[UIT TE VOEREN]
Bewerk de vermeldingen hieronder door "Print" te vervangen door "Design" en laat al het andere ongewijzigd. Geef alle vermeldingen terug zonder de afbeeldingen.
_ _ _ _ _
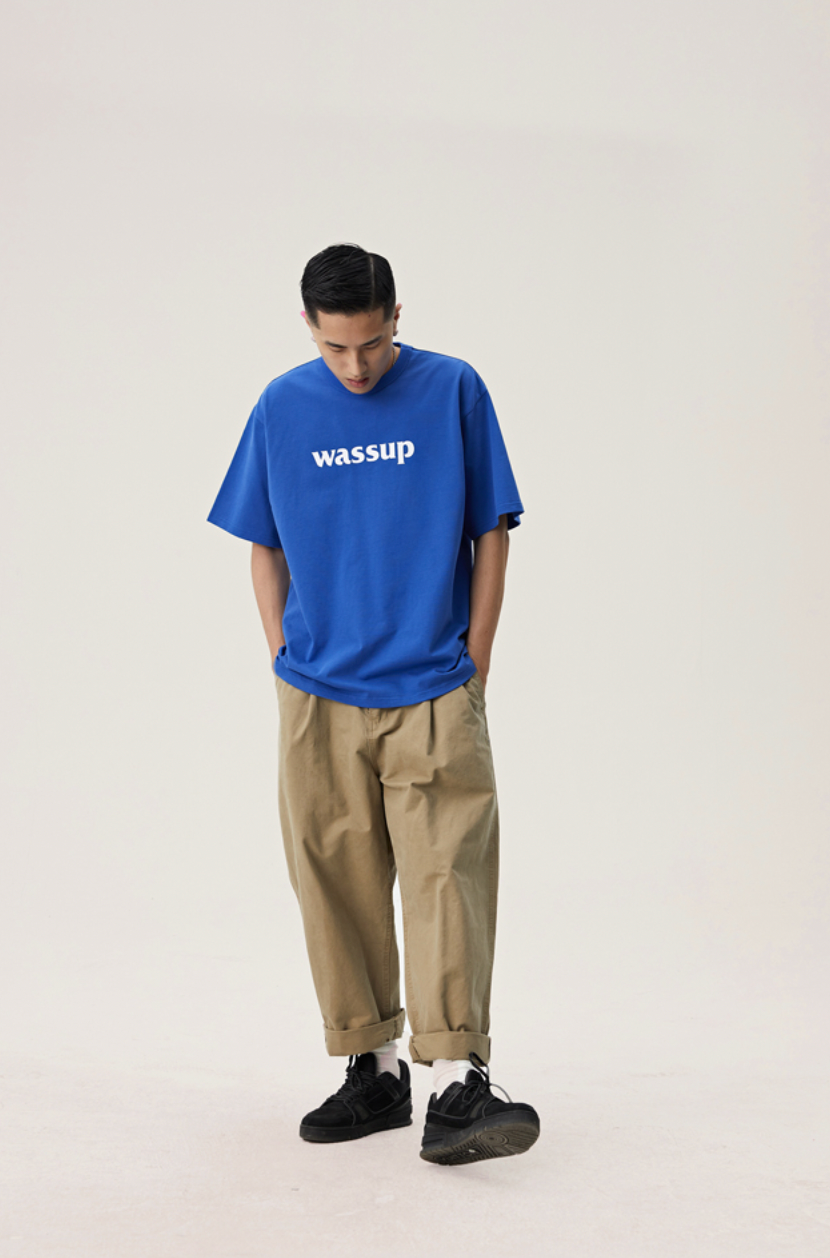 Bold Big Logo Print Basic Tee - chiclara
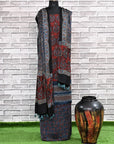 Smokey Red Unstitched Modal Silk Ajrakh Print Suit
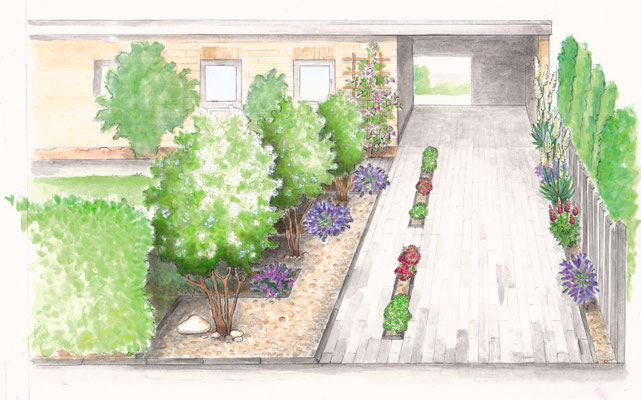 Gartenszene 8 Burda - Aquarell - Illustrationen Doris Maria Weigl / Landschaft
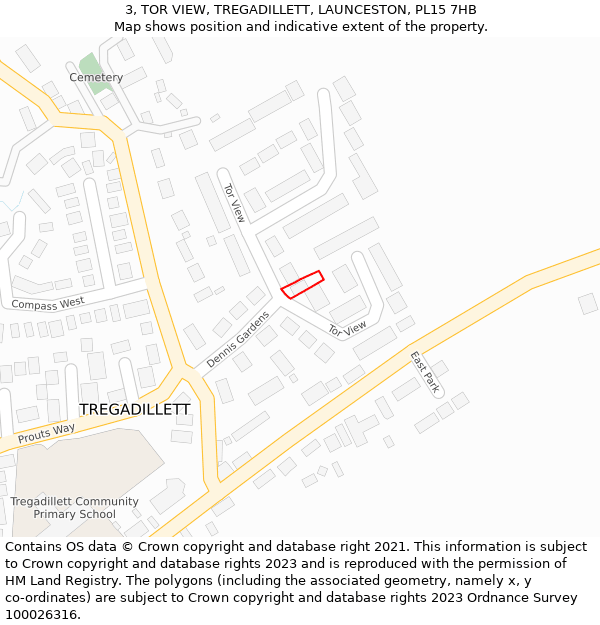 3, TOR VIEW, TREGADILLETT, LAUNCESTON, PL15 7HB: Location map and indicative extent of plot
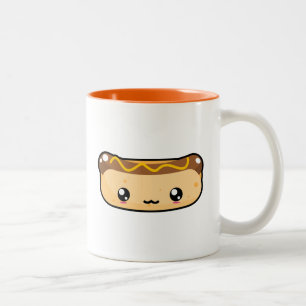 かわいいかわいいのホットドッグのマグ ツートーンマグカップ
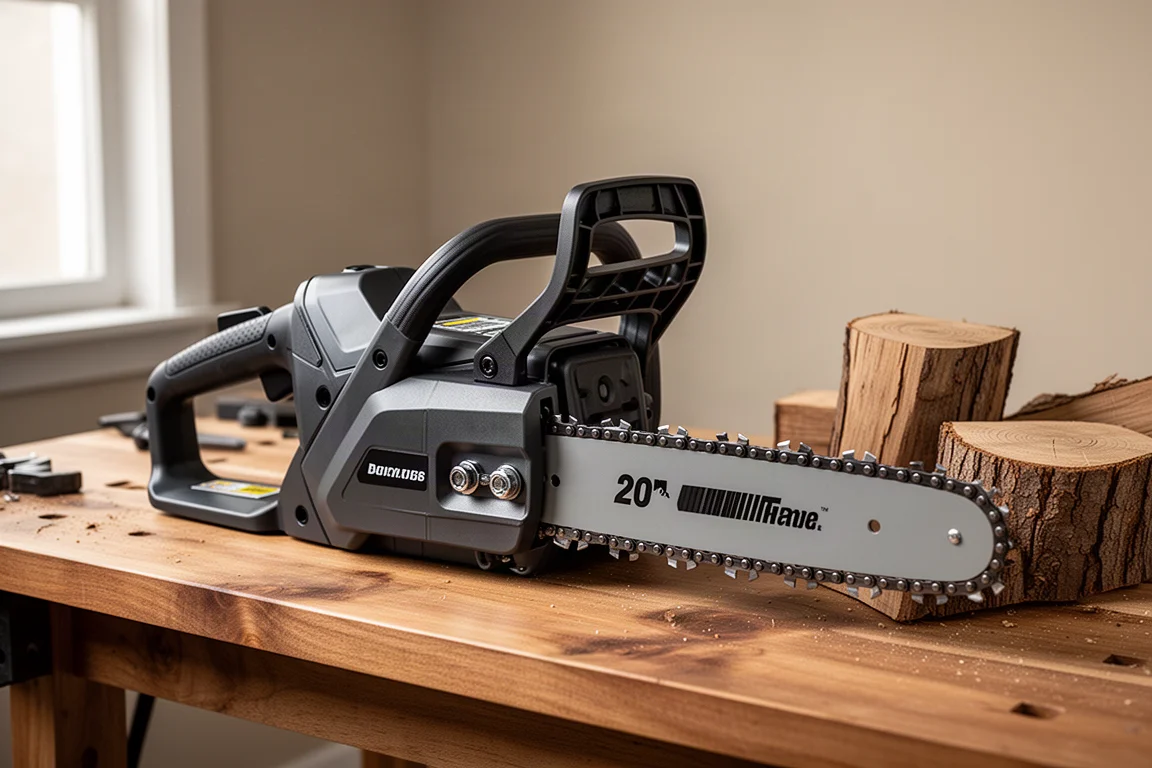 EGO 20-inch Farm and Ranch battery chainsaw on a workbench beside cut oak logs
_ _ _ _ _
[ANTWOORD]
 Bold Big Logo Design Basic Tee - chiclara
 Smokey Red Unstitched Modal Silk Ajrakh Design Suit
 Gartenszene 8 Burda - Aquarell - Illustrationen Doris Maria Weigl / Landschaft
 3, TOR VIEW, TREGADILLETT, LAUNCESTON, PL15 7HB: Location map and indicative extent of plot
 かわいいかわいいのホットドッグのマグ ツートーンマグカップ
 EGO 20-inch Farm and Ranch battery chainsaw on a workbench beside cut oak logs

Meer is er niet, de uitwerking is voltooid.